David Butt Philip (Narraboth) and Malin Bystrom (Salome) © ROH | Clive Barda (2018)
David Butt Philip (Narraboth) and Malin Bystrom (Salome)
© ROH | Clive Barda (2018)

Butt Philip recounts how, after the Zwerg Sitzprobe, he was faced with a piano stage rehearsal that same evening. “Immediately after the Siztprobe, Donald Runnicles told me ‘You’re not to sing another note today!’ Every time he felt I was starting to put some voice into the note, he’d give me the hand. Nothing. He knew – as I now know – that this is not a role you can sing twice in one day. It’s not possible. You’ll kill yourself. None of us are made of steel. These types of roles can be exhilarating.”

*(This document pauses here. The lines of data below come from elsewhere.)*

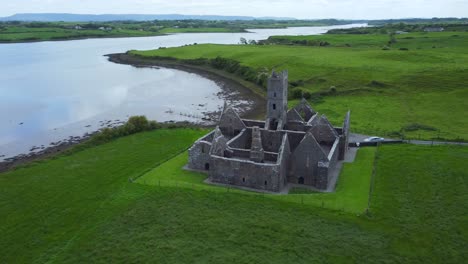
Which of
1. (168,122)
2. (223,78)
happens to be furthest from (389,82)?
(168,122)

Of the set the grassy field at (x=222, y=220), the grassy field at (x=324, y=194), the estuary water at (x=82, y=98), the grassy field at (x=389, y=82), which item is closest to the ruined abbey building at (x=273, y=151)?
the grassy field at (x=324, y=194)

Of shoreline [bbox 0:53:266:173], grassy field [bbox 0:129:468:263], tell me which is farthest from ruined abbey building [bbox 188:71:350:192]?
shoreline [bbox 0:53:266:173]

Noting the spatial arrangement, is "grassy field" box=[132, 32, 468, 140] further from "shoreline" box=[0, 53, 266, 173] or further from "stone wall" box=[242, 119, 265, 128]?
"stone wall" box=[242, 119, 265, 128]

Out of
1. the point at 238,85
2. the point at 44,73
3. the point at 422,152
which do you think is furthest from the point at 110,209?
the point at 44,73

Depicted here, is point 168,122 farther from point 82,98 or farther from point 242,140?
point 82,98

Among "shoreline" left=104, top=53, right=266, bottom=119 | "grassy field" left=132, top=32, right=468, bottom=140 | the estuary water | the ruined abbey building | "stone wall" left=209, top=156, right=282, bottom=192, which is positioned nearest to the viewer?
"stone wall" left=209, top=156, right=282, bottom=192

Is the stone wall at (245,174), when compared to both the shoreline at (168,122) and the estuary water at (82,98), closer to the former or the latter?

Last autumn he sang in Daniel Kramer’s staging of Britten’s War Requiem at ENO. “One of the best things I’ve done,” he unequivocally declares. “Everyone knows the War Requiem and it’s a risk to stage it, but the key for me was chatting with Daniel about what the work meant to us. It became clear to me very quickly that he understood the reverence that a lot of us have for that piece. I’m a massive Britten addict.” The tenor had performed it with Roderick Williams before in Lisbon and they talked to Kramer about the emotional difficulties encountered in Strange Meeting. “It’s very hard, even on a concert platform facing the audience, so when you have to look each other in the eye, it’s nigh on impossible. It took us quite a long time to stage that scene because we struggled to get through it. When you’re rehearsing something like that which has an impact on you, you never quite know if that’s necessarily going to translate to the audience. We could tell on opening night that it was working for the audience and that was very gratifying, but I do know plenty of people that it didn’t work for.”

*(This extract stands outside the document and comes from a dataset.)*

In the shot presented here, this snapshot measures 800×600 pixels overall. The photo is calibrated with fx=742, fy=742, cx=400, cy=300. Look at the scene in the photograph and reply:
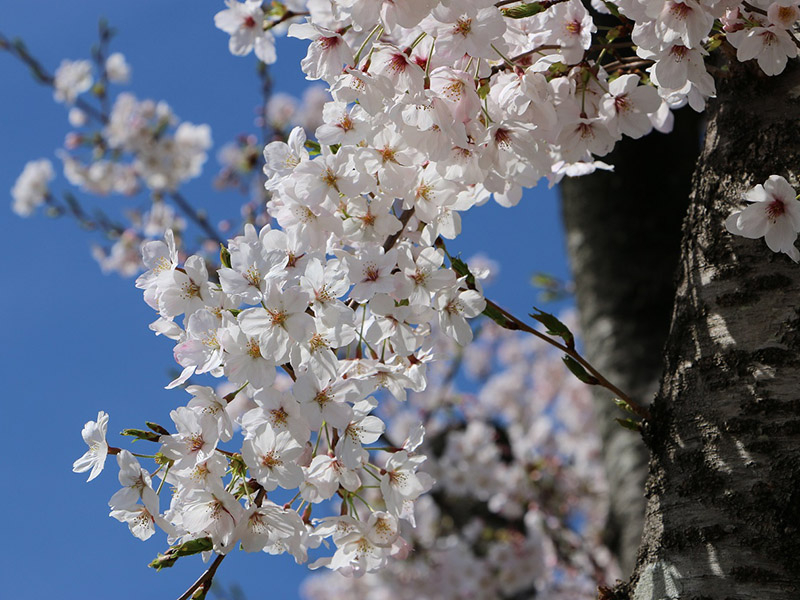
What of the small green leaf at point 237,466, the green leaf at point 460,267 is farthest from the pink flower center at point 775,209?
the small green leaf at point 237,466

Roderick Williams and David Butt Philip in <i>War Requiem</i> at ENO © Richard Hubert Smith (2018)
Roderick Williams and David Butt Philip in War Requiem at ENO
© Richard Hubert Smith (2018)

What other Britten roles would he like to sing? “I’m in a weird place right now. I’m probably too old for Albert Herring. I don’t know if anyone would give me Lucretia now. I’m probably past Lysander. In my head, I probably have to wait five or ten years before I do Captain Vere or Peter Grimes which are the roles I’d kill to do. If I get to sing Grimes once, I will die a happy man. And Vere. I grew up listening to those roles and they're shows I have dreamt of being involved with. I was incredibly fortunate that the first opera I did with a “grown-up” company was Billy Budd – I was in the chorus when the Glyndebourne production was new in 2010 – it’s my favourite opera and with a huge number of my friends. It was a life-changing experience.

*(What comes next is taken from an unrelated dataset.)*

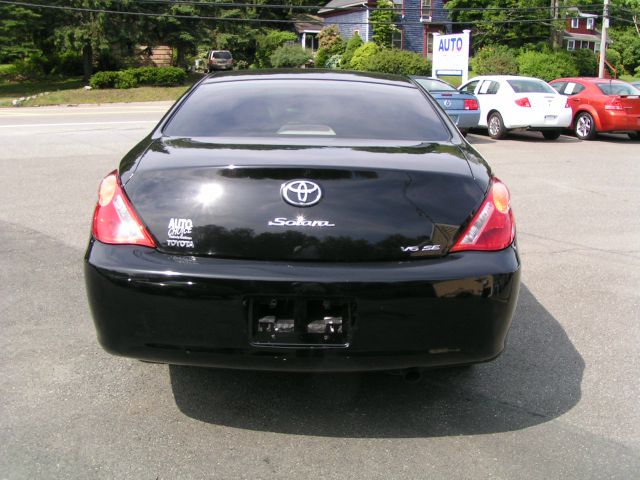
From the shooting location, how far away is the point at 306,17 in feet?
207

And if he could switch back to being a baritone for the day? He replies without hesitation. “Budd. The whole time I was at college, that was all I ever wanted. That was my dream. I grew up listening to Simon Keenlyside and Tom Allen and being obsessed with them. So yes, Budd’s the one that got away, but I’ve made my peace with that and the trade off I’ve made with God is that I get to do Grimes at some point!”